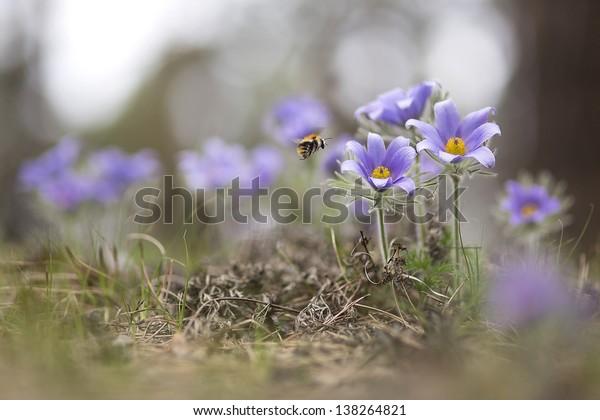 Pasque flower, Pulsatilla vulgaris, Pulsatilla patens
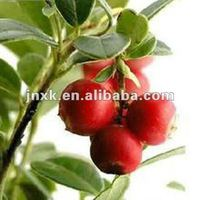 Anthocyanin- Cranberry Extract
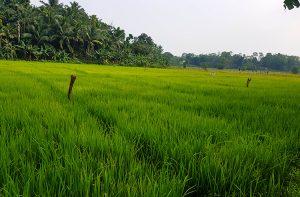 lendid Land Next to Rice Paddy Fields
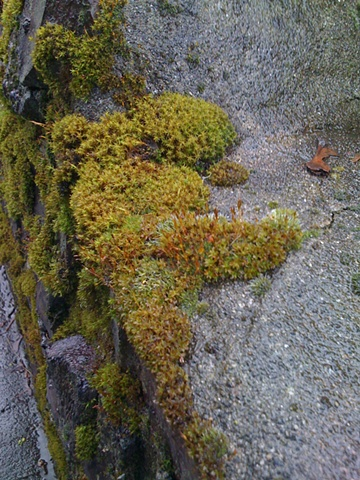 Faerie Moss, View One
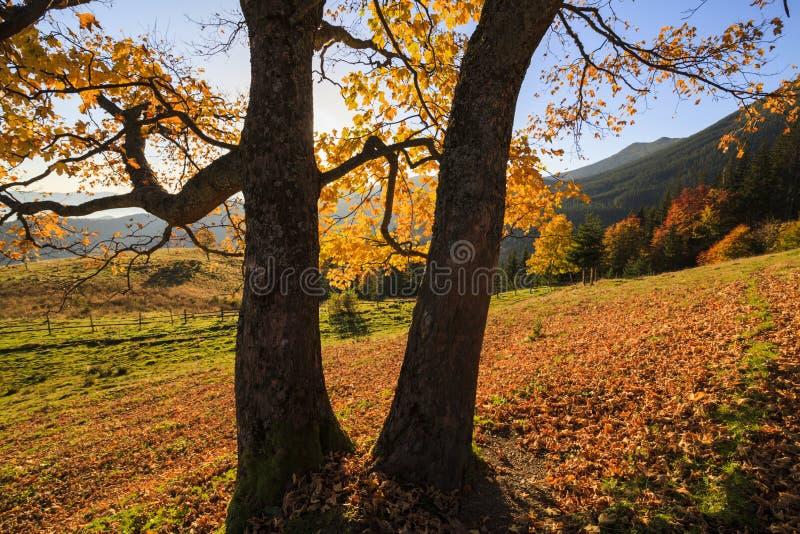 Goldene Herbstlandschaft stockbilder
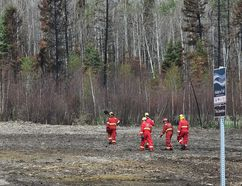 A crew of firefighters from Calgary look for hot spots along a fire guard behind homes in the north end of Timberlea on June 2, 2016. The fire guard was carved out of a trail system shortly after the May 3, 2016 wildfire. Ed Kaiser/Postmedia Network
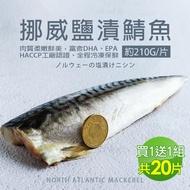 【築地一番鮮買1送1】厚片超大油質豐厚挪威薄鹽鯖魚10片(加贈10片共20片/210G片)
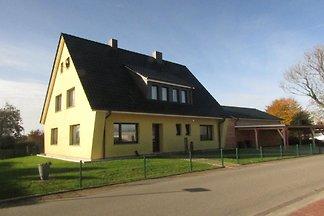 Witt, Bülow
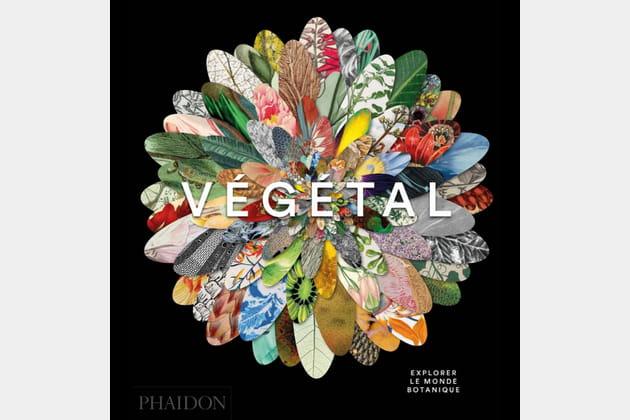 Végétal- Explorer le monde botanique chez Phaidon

------------

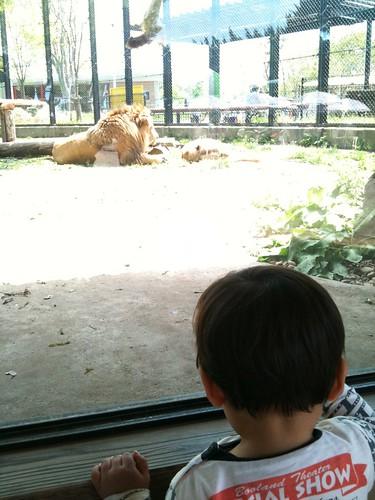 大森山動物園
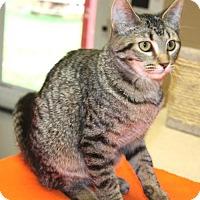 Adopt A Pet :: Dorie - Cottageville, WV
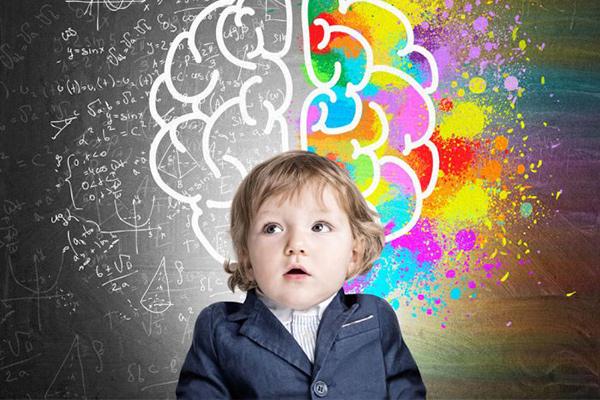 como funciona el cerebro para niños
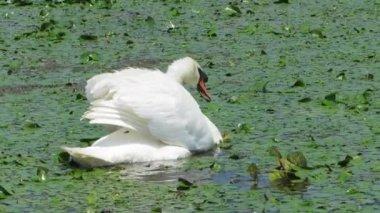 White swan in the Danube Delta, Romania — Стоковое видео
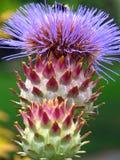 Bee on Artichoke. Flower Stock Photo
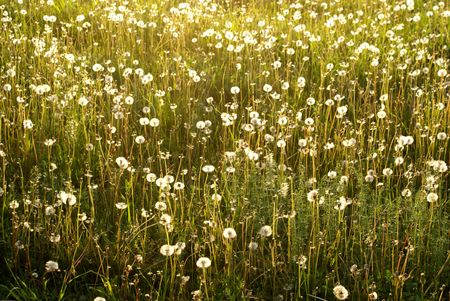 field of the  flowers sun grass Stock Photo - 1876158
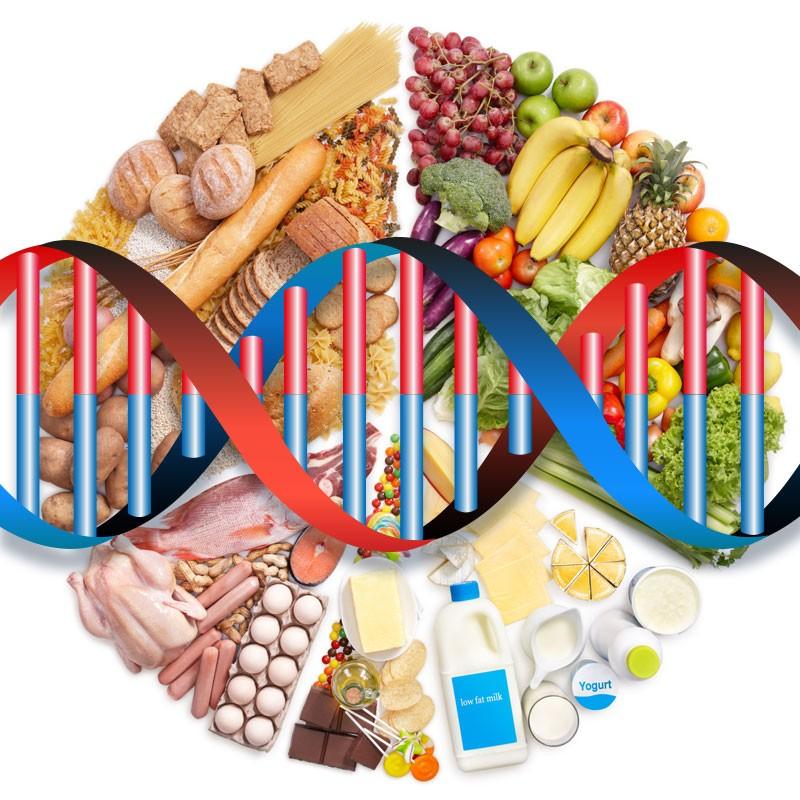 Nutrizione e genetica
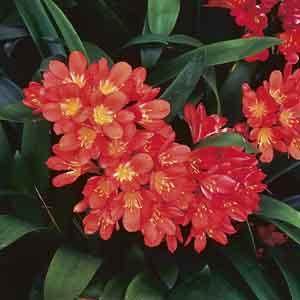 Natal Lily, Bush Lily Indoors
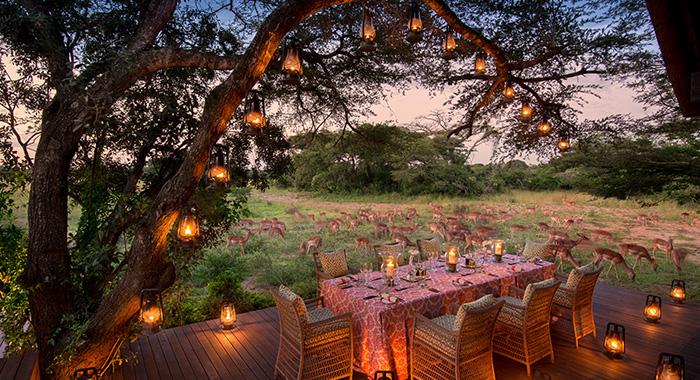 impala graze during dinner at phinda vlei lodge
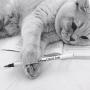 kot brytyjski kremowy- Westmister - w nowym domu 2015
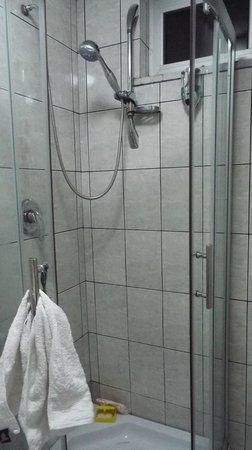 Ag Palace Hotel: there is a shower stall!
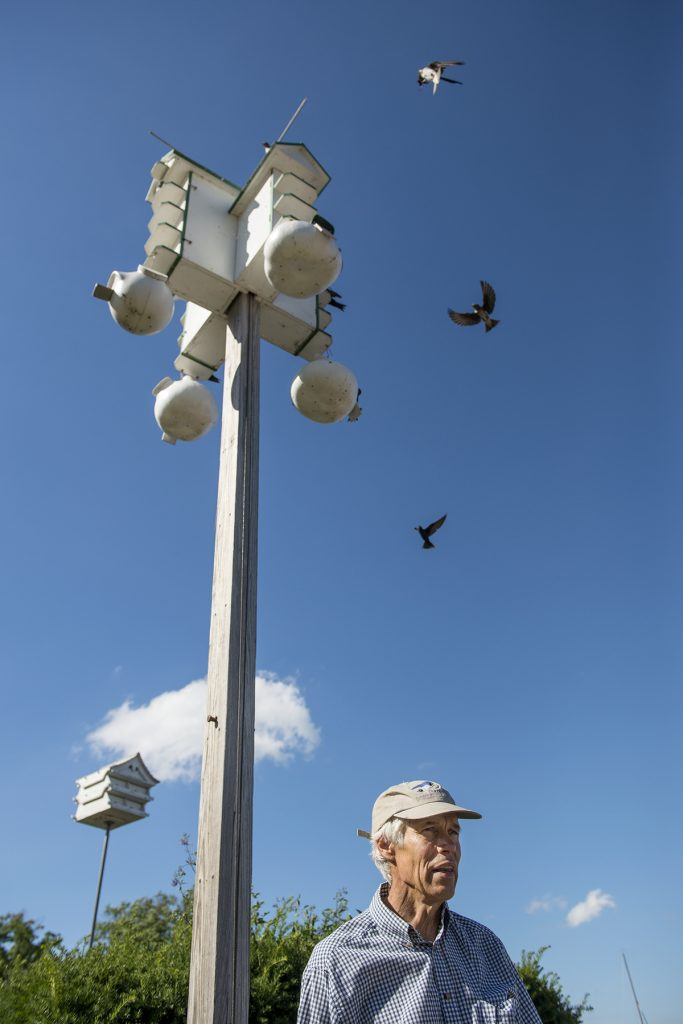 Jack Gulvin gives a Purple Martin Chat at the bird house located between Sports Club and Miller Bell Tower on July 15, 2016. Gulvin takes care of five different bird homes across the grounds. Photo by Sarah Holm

------------

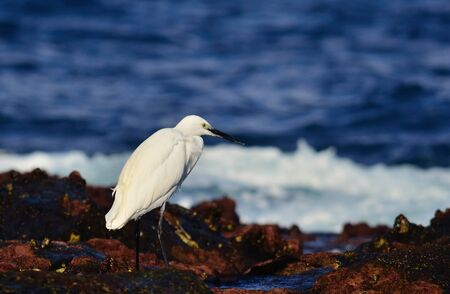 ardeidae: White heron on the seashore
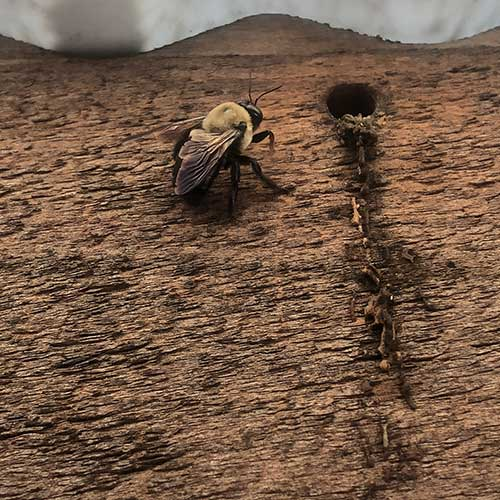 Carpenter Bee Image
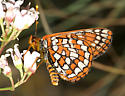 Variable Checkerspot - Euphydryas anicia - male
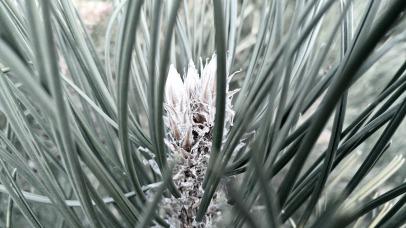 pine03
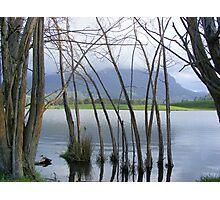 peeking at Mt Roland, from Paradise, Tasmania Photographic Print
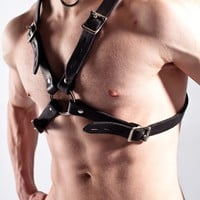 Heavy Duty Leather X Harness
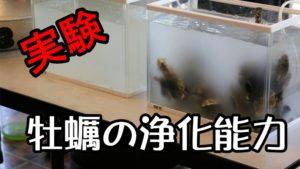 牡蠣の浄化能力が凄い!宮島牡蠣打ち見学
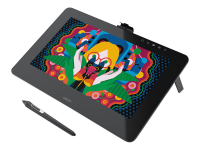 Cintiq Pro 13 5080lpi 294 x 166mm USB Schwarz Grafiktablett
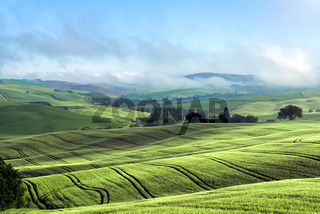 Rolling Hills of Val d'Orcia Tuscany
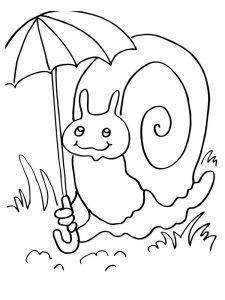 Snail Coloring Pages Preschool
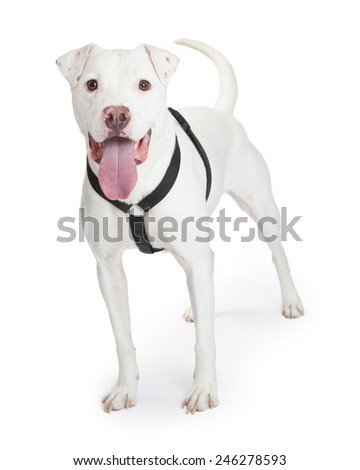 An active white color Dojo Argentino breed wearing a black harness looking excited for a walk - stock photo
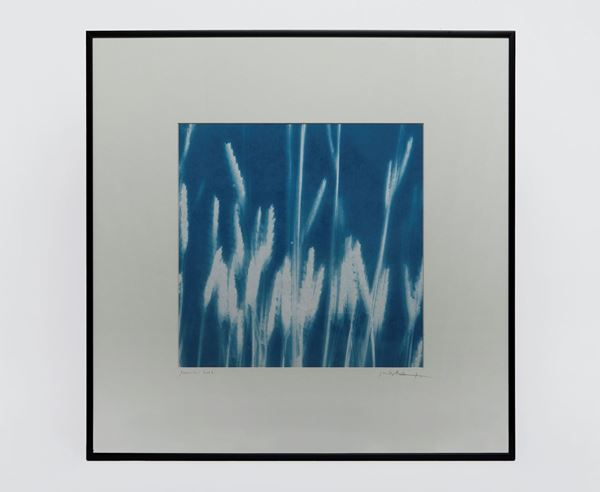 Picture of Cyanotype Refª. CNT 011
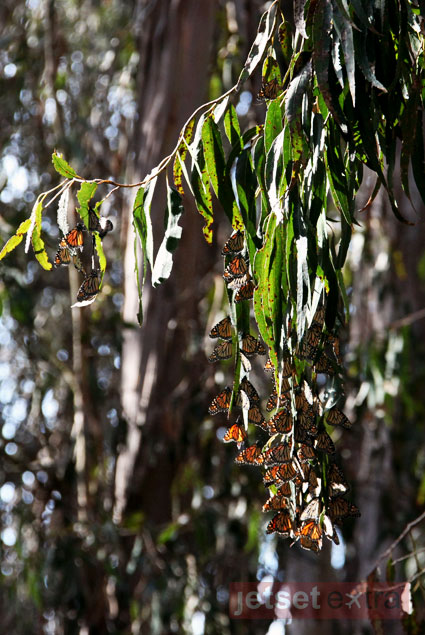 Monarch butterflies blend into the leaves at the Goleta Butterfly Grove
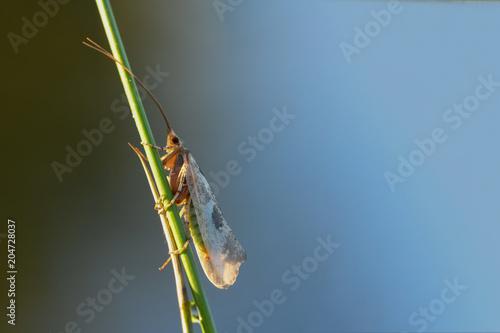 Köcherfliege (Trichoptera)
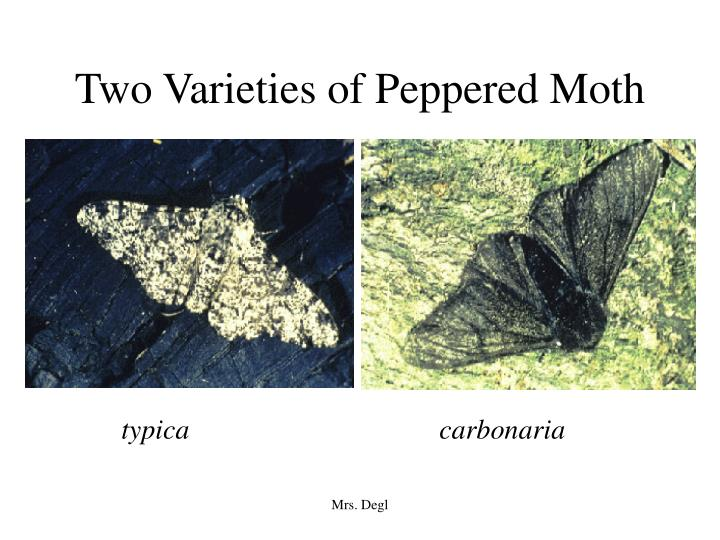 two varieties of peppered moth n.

------------

* [Work instruction]
Keep to the lines above from the line with "Carpenter Bee Image" to the line with "two varieties of peppered moth n.", and set down exactly those, inclusive, with nothing else and every picture left out.

* [Solution to the exercise]
 Carpenter Bee Image
 Variable Checkerspot - Euphydryas anicia - male
 pine03
 peeking at Mt Roland, from Paradise, Tasmania Photographic Print
 Heavy Duty Leather X Harness
 牡蠣の浄化能力が凄い!宮島牡蠣打ち見学
 Cintiq Pro 13 5080lpi 294 x 166mm USB Schwarz Grafiktablett
 Rolling Hills of Val d'Orcia Tuscany
 Snail Coloring Pages Preschool
 An active white color Dojo Argentino breed wearing a black harness looking excited for a walk - stock photo
 Picture of Cyanotype Refª. CNT 011
 Monarch butterflies blend into the leaves at the Goleta Butterfly Grove
 Köcherfliege (Trichoptera)
 two varieties of peppered moth n.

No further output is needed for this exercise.